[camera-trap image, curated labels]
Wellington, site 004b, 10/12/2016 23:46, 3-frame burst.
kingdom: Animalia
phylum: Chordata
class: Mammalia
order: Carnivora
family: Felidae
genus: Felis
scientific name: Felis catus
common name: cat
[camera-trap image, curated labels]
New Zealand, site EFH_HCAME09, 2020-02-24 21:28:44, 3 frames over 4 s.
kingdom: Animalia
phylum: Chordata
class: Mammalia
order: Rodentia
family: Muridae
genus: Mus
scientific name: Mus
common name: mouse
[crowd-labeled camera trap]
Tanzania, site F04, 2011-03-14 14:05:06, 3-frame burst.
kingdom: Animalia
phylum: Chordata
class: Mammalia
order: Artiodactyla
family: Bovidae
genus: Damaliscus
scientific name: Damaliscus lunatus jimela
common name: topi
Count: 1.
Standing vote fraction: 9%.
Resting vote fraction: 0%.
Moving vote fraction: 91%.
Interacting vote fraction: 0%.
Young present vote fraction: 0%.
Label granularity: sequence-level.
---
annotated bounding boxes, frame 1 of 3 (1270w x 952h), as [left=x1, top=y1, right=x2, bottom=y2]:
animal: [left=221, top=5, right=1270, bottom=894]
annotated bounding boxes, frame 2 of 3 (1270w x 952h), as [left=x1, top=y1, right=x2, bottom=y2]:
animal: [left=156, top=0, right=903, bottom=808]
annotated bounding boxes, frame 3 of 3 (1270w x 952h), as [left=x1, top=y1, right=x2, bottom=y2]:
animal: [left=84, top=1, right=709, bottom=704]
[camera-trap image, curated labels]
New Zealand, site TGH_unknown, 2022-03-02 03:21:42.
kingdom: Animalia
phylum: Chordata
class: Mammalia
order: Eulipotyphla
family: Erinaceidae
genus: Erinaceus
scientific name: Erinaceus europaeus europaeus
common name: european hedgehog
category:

● ● ● ●

- [Task instructions]:
Output the entire listing precisely as it stands.

- [Your solution]:
[camera-trap image, curated labels]
Wellington, site 004b, 10/12/2016 23:46, 3-frame burst.
kingdom: Animalia
phylum: Chordata
class: Mammalia
order: Carnivora
family: Felidae
genus: Felis
scientific name: Felis catus
common name: cat
[camera-trap image, curated labels]
New Zealand, site EFH_HCAME09, 2020-02-24 21:28:44, 3 frames over 4 s.
kingdom: Animalia
phylum: Chordata
class: Mammalia
order: Rodentia
family: Muridae
genus: Mus
scientific name: Mus
common name: mouse
[crowd-labeled camera trap]
Tanzania, site F04, 2011-03-14 14:05:06, 3-frame burst.
kingdom: Animalia
phylum: Chordata
class: Mammalia
order: Artiodactyla
family: Bovidae
genus: Damaliscus
scientific name: Damaliscus lunatus jimela
common name: topi
Count: 1.
Standing vote fraction: 9%.
Resting vote fraction: 0%.
Moving vote fraction: 91%.
Interacting vote fraction: 0%.
Young present vote fraction: 0%.
Label granularity: sequence-level.
---
annotated bounding boxes, frame 1 of 3 (1270w x 952h), as [left=x1, top=y1, right=x2, bottom=y2]:
animal: [left=221, top=5, right=1270, bottom=894]
annotated bounding boxes, frame 2 of 3 (1270w x 952h), as [left=x1, top=y1, right=x2, bottom=y2]:
animal: [left=156, top=0, right=903, bottom=808]
annotated bounding boxes, frame 3 of 3 (1270w x 952h), as [left=x1, top=y1, right=x2, bottom=y2]:
animal: [left=84, top=1, right=709, bottom=704]
[camera-trap image, curated labels]
New Zealand, site TGH_unknown, 2022-03-02 03:21:42.
kingdom: Animalia
phylum: Chordata
class: Mammalia
order: Eulipotyphla
family: Erinaceidae
genus: Erinaceus
scientific name: Erinaceus europaeus europaeus
common name: european hedgehog
category:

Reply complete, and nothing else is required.